Trois Députés seraient sur le coup d’une demande de levée de leur immunité parlementaire. L’un, Yaya Sangaré, pour présomption de «violence de voie de fait, coups et blessures volontaires, injures envers un policier dans l’exercice de ses fonctions, trouble à l’ordre public»; l’autre, Mamadou Awa Gassama Diaby, pour présumée «tentative d’assassinat avec préméditation et entrave à l’ordre public» ; et le troisième, Deyti Ag Sidimo, qui serait soupçonné pour son implication présumée dans un trafic international de drogue. Visiblement, leurs collègues députés rechigneraient à les livrer à la justice, et seraient en train de tergiverser à propos d’une immunité.
Mais à bien considérer les faits, la justice n’a pas besoin de l’accord des Députés pour ordonner l’ouverture d’une information judiciaire et conclure, éventuellement, à une mise en examen. En la matière, que dit en effet la loi?

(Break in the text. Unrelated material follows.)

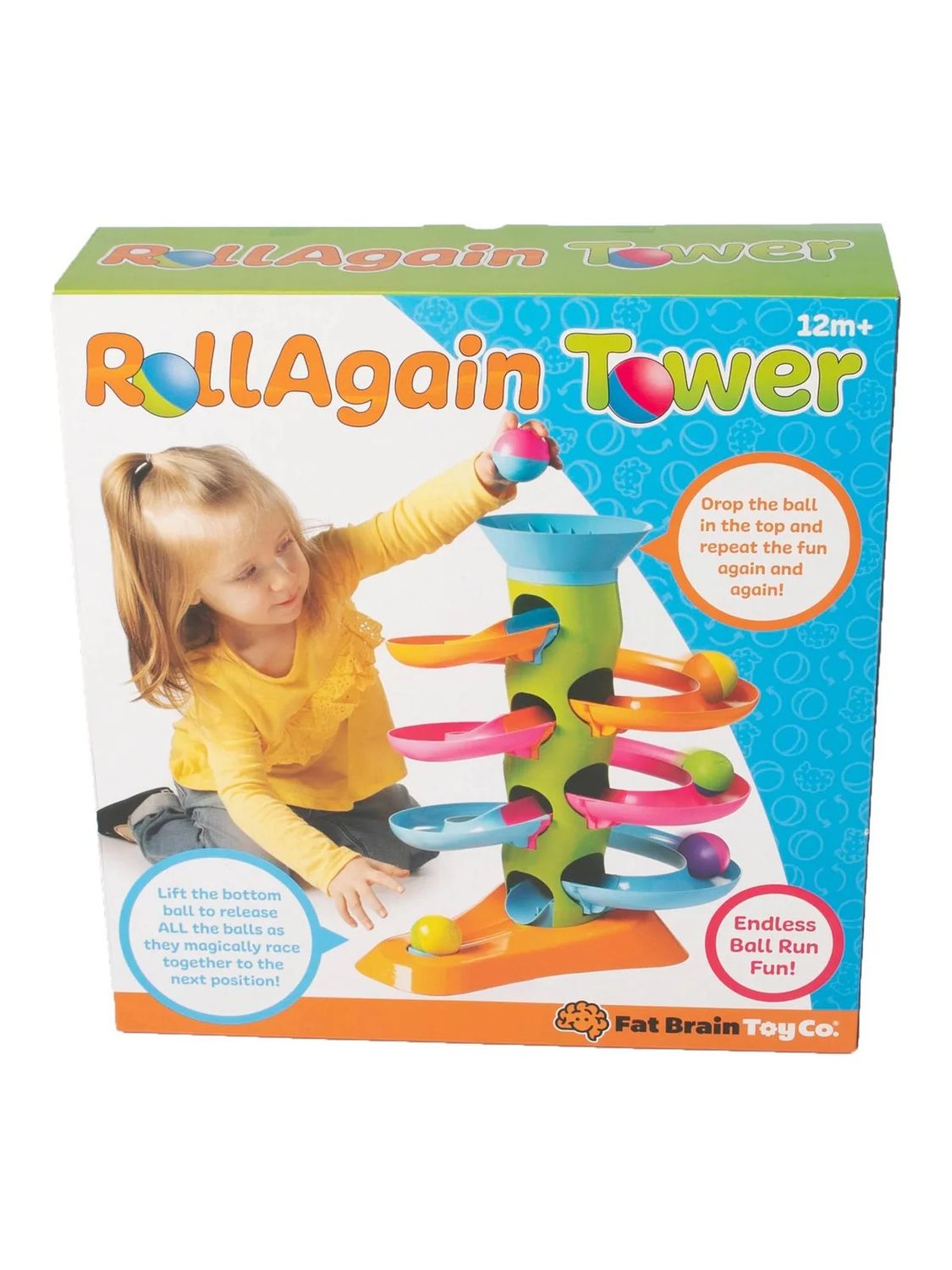 Roll Again Tower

Les éclairages nécessaires sont donnés par l’ouvrage intitulé «L’Assemblée nationale du Mali sous la troisième République» des docteurs Zeïni Moulaye et Amadou Kéïta (octobre 2008). Selon ces éminentes personnalités, les immunités parlementaires sont régies par l’article 62 de la Constitution de février 1992, et portent, entre autres, sur l’irresponsabilité et l’inviolabilité des Députés.
L’irresponsabilité est le fait pour un Député d’être à l’abri d’éventuelles poursuites civiles et pénales pour les opinions ou votes émis dans l’exercice de son mandat, aussi bien au cours de la procédure qu’à l’occasion d’enquêtes ou de missions. Cette protection a pour conséquence de protéger le Député qui peut ainsi s’exprimer en toute liberté.
Si l’irresponsabilité concerne les actes du Député dans l’exercice de ses fonctions, l’inviolabilité, elle, le protège pour les actes étrangers à l’exercice de son mandat. Au cours d’une session parlementaire, si un Député est soupçonné d’un crime ou délit, le Gouvernement peut demander à l’Assemblée Nationale de lever son immunité parlementaire. Le Parlement se prononce alors en séance plénière par une résolution. Toutefois, il serait intéressant de souligner que si l’inviolabilité couvre le Député contre des poursuites pénales pour crime ou délit, elle ne le protège que pendant les sessions parlementaires. Hors sessions, n’importe quel Procureur un tant soit peu courageux, peut le poursuivre et le traduire devant les Tribunaux avec l’autorisation du bureau de l’Assemblée Nationale.
A signaler également, et cela a toute son importance, que le Député peut être arrêté en cas de flagrant délit. En l’occurrence, pour deux des Députés mis en cause, la justice peut invoquer le cas d’acte de flagrant délit. Autrement dit, n’eut-été l’extraordinaire discipline dont ont fait preuve les policiers de la circulation routière, agents de police judiciaire, et ce Lieutenant-colonel de l’armée, Officier de Police Judiciaire, l’acte qu’on reproche au Député de Yanfolila aurait pu lui valoir de dormir, cette nuit, derrière les barreaux.
Ce qu’il faut comprendre, dans tous les cas, c’est que ces trois Députés ne sont pas couverts par l’immunité parlementaire puisqu’aucune session parlementaire n’était en cours au moment de leur mise en cause.
Encore trop de tergiversations
Pourquoi, dans ce cas, continue-t-on de tergiverser ça et là ? Le président de la République promet à la moindre occasion de lutter contre l’incivisme et l’indiscipline. Et il ne doit pas être bien difficile d’«extrader» ces Députés de sous leur parasol immunisant de pouvoir législatif pour les confier au soleil ardent du pouvoir judiciaire. C’est ça surtout la séparation des pouvoirs, qui doit avoir cours.
Au lieu de cette procédure pas compliquée pour un sou, une certaine «presse» partisane et complaisante joue à jeter de l’huile sur le feu. Même pas en essayant de justifier et d’humaniser l’acte reproché à un certain Député agresseur, mais en tombant lamentablement dans l’intoxication et la désinformation. Sur fonds de menaces de radiation d’un policier, d’intimidation de son corps, de chantages à l’endroit de ses responsables.
Mais, ce qui est patent, c’est que le Syndicat de la police qui était cependant prêt à mettre de l’eau dans son vin, histoire de valider un simple fait divers, exigerait désormais non pas de simples et plates excuses (ce qui serait trop facile), mais des sanctions exemplaires et dissuasives, au bout d’une procédure régulière. Et ceci, pour que certains députés sachent qu’ils ne sont pas au dessus des lois. Même s’ils les votent.